• [What to work on] Reproduce exactly the lines beginning with the line that contains "Examining the horse" and ending at the final line of the material below.

::::::

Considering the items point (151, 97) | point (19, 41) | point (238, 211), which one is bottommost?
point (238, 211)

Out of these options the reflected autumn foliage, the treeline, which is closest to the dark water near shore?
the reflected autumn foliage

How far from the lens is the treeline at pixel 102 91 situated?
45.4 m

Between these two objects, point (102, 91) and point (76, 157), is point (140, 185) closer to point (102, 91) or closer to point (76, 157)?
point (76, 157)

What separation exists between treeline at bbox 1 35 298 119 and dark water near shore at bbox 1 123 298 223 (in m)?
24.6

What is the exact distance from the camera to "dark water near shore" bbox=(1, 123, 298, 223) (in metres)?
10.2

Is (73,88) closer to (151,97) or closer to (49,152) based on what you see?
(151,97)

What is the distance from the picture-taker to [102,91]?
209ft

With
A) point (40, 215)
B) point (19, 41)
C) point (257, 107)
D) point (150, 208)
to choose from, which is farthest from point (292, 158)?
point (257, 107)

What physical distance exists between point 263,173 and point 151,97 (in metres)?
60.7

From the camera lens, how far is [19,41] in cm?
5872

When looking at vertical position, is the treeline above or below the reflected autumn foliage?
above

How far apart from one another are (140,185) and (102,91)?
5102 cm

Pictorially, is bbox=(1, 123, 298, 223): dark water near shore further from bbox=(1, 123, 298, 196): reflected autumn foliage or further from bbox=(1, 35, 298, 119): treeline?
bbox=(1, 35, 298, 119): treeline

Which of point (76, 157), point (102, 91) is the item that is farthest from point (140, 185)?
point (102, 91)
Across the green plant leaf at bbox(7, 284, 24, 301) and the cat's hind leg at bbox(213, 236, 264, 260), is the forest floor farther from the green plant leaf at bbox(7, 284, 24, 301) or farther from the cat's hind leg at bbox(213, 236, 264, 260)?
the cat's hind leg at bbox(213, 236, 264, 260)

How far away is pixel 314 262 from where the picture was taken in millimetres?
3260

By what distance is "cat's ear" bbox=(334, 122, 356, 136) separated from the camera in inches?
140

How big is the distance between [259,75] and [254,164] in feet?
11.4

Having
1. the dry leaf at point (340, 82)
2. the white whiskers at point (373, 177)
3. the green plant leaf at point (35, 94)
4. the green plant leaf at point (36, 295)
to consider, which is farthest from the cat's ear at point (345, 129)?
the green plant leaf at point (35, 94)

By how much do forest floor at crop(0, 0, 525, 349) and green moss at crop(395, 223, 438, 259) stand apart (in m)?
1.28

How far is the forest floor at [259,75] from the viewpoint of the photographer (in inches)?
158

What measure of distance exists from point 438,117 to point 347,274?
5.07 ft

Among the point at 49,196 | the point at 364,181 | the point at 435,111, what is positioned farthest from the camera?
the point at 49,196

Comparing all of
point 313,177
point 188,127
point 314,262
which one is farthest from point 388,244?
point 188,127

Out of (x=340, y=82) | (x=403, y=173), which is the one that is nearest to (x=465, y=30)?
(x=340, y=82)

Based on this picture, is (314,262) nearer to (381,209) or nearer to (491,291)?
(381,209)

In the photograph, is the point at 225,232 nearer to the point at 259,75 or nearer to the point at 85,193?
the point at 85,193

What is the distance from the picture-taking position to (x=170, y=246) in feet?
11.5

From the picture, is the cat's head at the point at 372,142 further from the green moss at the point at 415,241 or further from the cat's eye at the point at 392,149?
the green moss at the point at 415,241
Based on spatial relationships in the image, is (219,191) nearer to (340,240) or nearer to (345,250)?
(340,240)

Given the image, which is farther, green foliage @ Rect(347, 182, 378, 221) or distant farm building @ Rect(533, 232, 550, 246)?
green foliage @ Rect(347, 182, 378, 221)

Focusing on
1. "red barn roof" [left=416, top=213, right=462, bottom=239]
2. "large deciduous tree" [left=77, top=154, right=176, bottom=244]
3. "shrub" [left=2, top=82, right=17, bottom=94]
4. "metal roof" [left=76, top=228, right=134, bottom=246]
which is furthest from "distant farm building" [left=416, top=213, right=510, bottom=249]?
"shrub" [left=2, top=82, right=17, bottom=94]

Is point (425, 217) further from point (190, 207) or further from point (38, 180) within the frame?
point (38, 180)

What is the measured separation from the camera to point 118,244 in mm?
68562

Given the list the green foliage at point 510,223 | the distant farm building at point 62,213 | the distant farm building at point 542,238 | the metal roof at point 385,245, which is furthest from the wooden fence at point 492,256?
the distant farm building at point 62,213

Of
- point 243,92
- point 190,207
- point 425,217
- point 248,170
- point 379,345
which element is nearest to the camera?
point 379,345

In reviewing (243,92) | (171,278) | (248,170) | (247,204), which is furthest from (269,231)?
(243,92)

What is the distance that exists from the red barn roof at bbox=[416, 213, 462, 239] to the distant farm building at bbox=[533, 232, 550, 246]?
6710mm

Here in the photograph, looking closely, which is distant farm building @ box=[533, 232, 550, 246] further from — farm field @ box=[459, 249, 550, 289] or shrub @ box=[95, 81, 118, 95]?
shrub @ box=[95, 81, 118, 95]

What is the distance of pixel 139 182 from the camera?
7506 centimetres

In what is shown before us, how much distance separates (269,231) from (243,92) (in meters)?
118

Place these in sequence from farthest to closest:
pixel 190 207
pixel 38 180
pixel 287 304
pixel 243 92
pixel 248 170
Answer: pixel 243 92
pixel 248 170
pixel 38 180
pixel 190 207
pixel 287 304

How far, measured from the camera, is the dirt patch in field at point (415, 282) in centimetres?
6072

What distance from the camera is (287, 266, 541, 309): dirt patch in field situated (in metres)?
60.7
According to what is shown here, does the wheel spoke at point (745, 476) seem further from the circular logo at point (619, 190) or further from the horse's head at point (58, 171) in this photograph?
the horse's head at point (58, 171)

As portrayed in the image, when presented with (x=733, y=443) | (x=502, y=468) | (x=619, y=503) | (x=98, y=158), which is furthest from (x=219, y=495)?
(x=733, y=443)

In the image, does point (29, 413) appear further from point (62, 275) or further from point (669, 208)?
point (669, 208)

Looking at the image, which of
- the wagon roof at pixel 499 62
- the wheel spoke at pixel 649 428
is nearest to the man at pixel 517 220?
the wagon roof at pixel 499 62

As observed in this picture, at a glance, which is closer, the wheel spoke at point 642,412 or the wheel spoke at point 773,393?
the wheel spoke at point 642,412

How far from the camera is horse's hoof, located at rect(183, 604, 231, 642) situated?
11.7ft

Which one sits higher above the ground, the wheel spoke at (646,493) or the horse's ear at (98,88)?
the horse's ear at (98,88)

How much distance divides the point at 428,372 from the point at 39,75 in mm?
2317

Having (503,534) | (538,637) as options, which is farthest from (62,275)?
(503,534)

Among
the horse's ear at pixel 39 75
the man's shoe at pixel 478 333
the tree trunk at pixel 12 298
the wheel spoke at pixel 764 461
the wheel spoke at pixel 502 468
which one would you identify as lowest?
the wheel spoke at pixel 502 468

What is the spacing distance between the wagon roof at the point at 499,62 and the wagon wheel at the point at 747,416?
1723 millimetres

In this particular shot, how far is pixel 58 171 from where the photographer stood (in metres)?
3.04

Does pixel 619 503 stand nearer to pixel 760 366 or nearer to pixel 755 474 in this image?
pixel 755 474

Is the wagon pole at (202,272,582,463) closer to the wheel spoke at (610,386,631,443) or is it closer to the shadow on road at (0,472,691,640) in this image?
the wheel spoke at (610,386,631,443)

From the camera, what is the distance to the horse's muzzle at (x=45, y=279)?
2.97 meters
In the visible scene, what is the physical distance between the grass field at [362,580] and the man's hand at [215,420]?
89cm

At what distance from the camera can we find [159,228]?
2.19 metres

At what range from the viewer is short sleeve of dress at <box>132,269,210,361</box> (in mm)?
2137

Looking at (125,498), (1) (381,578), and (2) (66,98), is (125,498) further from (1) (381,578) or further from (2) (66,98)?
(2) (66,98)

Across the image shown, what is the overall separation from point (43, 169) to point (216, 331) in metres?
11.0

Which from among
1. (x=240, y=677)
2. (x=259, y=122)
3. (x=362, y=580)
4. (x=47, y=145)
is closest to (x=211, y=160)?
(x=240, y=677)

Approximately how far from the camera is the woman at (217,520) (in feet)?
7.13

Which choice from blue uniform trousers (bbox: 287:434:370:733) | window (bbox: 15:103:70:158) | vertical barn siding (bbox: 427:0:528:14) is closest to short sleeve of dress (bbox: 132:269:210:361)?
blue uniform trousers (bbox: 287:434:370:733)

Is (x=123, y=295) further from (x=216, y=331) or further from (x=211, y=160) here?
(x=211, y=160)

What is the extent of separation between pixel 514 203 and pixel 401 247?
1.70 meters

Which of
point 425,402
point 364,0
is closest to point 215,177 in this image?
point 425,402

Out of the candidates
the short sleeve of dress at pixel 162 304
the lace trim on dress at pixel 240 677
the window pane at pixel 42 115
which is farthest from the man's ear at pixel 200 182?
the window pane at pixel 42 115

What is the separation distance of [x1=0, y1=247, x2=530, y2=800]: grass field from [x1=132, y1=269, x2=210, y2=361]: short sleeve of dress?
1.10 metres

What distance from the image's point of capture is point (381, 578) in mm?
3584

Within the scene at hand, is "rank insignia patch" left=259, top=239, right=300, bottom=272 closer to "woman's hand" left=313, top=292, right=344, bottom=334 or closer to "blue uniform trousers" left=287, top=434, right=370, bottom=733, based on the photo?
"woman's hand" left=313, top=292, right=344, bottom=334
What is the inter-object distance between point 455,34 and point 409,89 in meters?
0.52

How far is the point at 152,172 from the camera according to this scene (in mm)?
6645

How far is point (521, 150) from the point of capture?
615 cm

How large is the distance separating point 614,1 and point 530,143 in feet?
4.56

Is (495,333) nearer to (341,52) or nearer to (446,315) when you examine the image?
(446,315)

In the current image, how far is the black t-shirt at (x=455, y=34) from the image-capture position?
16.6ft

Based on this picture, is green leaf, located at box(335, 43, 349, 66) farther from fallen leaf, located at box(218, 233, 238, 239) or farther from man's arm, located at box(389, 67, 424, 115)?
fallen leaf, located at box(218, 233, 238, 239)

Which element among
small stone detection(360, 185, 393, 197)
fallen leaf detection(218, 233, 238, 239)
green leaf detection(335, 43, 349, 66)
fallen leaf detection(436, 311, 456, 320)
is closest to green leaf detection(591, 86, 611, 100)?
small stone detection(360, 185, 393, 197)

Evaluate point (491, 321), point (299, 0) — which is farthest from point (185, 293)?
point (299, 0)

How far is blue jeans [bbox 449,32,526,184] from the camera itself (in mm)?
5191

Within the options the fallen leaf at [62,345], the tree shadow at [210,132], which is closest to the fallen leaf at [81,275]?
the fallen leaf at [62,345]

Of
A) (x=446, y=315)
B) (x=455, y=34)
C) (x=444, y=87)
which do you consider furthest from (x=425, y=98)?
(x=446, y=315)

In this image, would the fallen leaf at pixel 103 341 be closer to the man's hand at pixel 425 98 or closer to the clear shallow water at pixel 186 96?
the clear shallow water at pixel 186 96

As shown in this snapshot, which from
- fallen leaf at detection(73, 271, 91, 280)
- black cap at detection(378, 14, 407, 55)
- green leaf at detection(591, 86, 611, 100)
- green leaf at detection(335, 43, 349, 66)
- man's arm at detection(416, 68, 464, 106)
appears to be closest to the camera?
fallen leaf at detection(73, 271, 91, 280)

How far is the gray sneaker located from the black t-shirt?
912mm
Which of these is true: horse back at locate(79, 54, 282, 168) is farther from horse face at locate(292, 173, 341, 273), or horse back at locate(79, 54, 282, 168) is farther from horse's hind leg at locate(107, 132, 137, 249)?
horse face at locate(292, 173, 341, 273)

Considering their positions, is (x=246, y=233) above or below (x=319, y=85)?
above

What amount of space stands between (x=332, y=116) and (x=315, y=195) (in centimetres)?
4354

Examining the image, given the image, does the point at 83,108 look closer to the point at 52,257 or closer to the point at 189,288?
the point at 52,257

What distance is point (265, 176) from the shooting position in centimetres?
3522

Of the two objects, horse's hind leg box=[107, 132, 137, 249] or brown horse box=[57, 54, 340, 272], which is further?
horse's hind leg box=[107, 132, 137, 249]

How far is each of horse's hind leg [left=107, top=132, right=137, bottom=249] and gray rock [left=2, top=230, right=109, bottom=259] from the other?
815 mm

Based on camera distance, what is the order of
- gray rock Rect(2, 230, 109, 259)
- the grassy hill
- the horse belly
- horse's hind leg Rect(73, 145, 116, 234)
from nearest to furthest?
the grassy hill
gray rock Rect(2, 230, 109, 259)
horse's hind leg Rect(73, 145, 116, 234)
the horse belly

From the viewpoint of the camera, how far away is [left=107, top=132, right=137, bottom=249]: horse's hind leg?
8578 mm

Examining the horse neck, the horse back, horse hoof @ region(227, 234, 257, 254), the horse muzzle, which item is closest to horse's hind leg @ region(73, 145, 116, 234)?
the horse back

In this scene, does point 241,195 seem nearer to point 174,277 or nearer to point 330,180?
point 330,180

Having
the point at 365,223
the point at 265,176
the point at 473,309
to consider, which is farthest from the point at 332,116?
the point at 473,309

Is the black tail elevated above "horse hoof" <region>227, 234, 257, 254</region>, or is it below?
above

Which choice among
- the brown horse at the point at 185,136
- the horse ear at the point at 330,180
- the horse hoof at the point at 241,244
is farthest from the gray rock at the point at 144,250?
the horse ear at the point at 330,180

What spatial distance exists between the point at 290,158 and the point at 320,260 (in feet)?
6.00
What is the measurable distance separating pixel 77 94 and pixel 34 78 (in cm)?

::::::

• [Response]
Examining the horse neck, the horse back, horse hoof @ region(227, 234, 257, 254), the horse muzzle, which item is closest to horse's hind leg @ region(73, 145, 116, 234)?
the horse back

In this scene, does point 241,195 seem nearer to point 174,277 or nearer to point 330,180?
point 330,180

Having
the point at 365,223
the point at 265,176
the point at 473,309
to consider, which is farthest from the point at 332,116?
the point at 473,309

Is the black tail elevated above "horse hoof" <region>227, 234, 257, 254</region>, or is it below?
above

Which choice among
- the brown horse at the point at 185,136
- the horse ear at the point at 330,180
- the horse hoof at the point at 241,244
is farthest from the gray rock at the point at 144,250?
the horse ear at the point at 330,180

What spatial distance exists between the point at 290,158 and the point at 320,260 (in feet)?
6.00
What is the measurable distance separating pixel 77 94 and pixel 34 78 (in cm)?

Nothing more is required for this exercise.